You most likely have an empath pattern that keeps the connection alive, and even if you cut cords, you will still share energy with each other. There are ways to get rid of empath patterns, but you both have to agree to do it. Then remove cords - there are many different ways to do that, so you might have to try different techniques to find one that works.

Much Love

Nea

pinkrose
@pinkrose
2 weeks ago
34 posts
Thanks @nea .. this is it though; we both understand collateral damage and both are having digs at each other in the hopes we can break each other enough to resent and to move on, because all else has failed .. thing is I can take alot more bricks than the petty stones he's been throwing yet it's just not in me to break him knowing he's been broken before, he's too much of a gentleman to break but having said that he still doesn't have the balls (excuse my language) to be direct about how he feels and even if he does muster up that courage and so do I, we both know we're gonna cave eventually I can't allow him to turn back to alcohol to numb himself of what I'll go through and he knows my stubbornness will try and bear it cold turkey because of the compromising situation I'm already in that he's aware of.. I'm just lost

It just gives me more reason to be grateful to him, with every knock I come back fighting stronger and better, but will never give up on him..
pinkrose
@pinkrose
5 days ago
34 posts
I know it's only been a short time since I posted with my original question.. I wanted to know if iv finally begun to tune out his thoughts/feelings?

It's still too early to say whether the chord has somewhat come away, but in recent days I feel as though I haven't picked up anything from him, we used to be really in sync and I no longer experience that..

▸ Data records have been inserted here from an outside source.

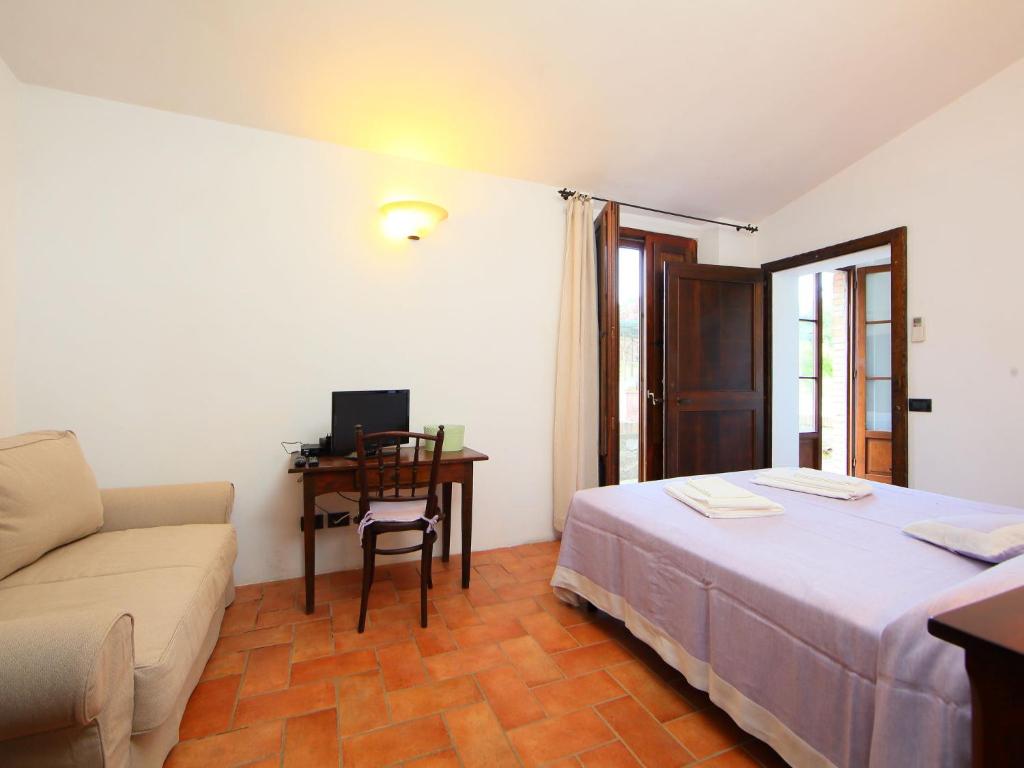 Postel nebo postele na pokoji v ubytování Holiday Home Val d'Orcia by Interhome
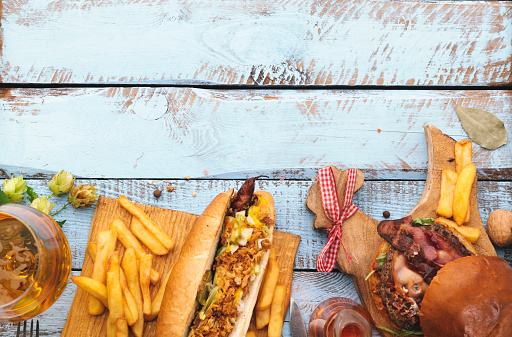 fast food on wooden background. Top View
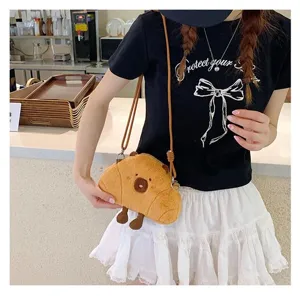 Cute Capybara plush croissant-shaped crossbody bag worn by a model in a cafe setting
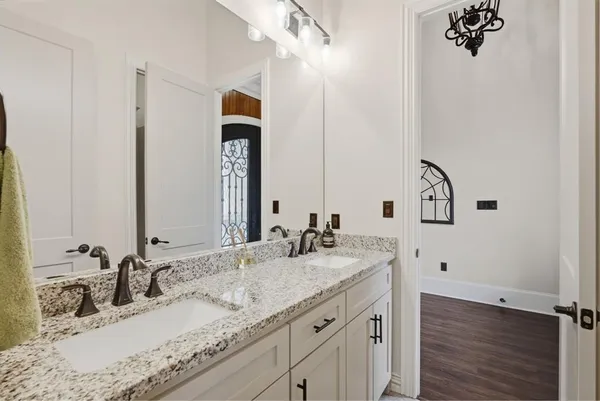 a bathroom with a granite countertop sink and a mirror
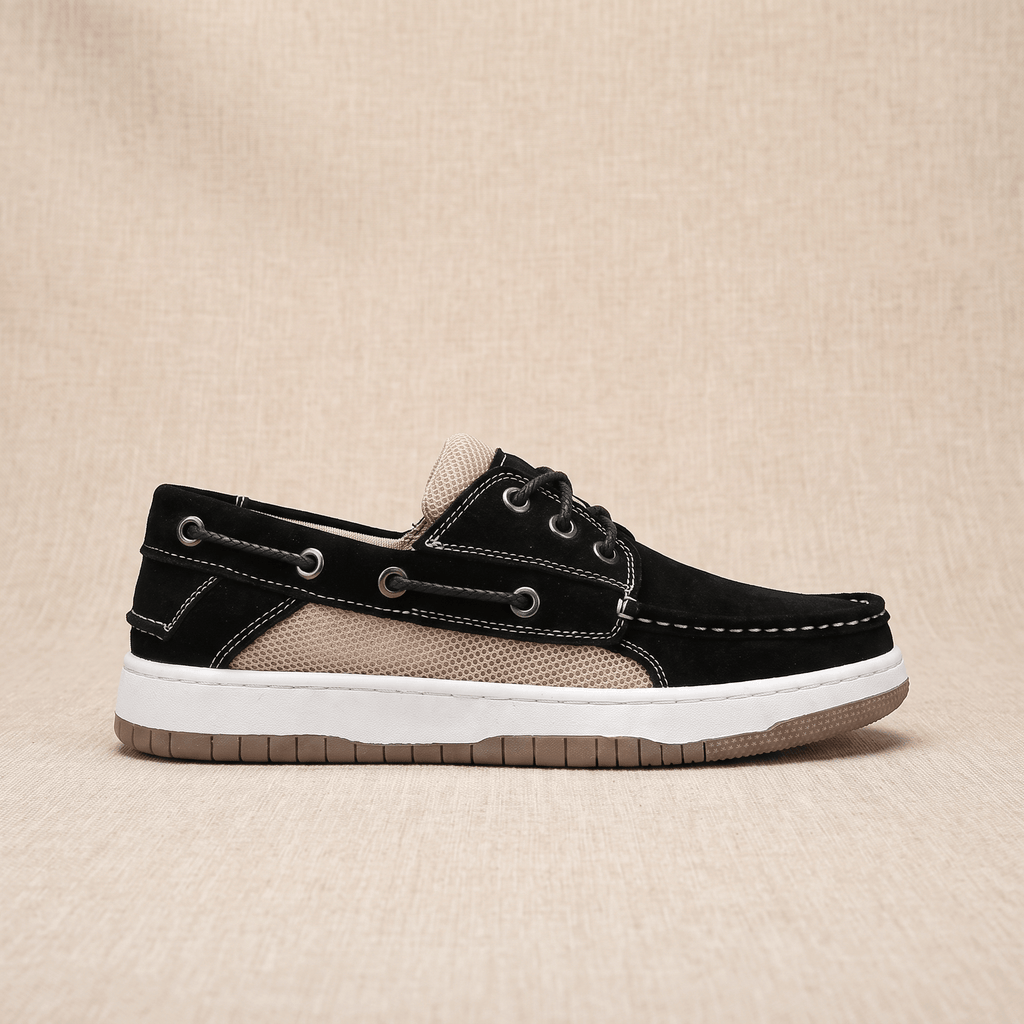Side profile view of a single black suede Adrian boat shoe showing the beige mesh panel and tan sole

I don't think he actually wants me to reach out to him anymore, in anyway, and I respect that.. I'm just dreading the coming days/weeks when it might begin to intensify.. I have one thing left that ties us together in reality and it's looming on me whether I should or shouldn't, only thing is I don't want him thinking I dumped him again or that it's out of spite for what he did to me.. or whether cutting that connection is what he wants or is expecting?
ladygirl86
@ladygirl86
3 days ago
16 posts

@pinkrose. I can sympathize. It is never easy. Mine has been acting up as well. I am trying to get him to realize that we need to cut cord if that's what he wishes as well. I sent you an email. Have you and he had the empath and TF convo?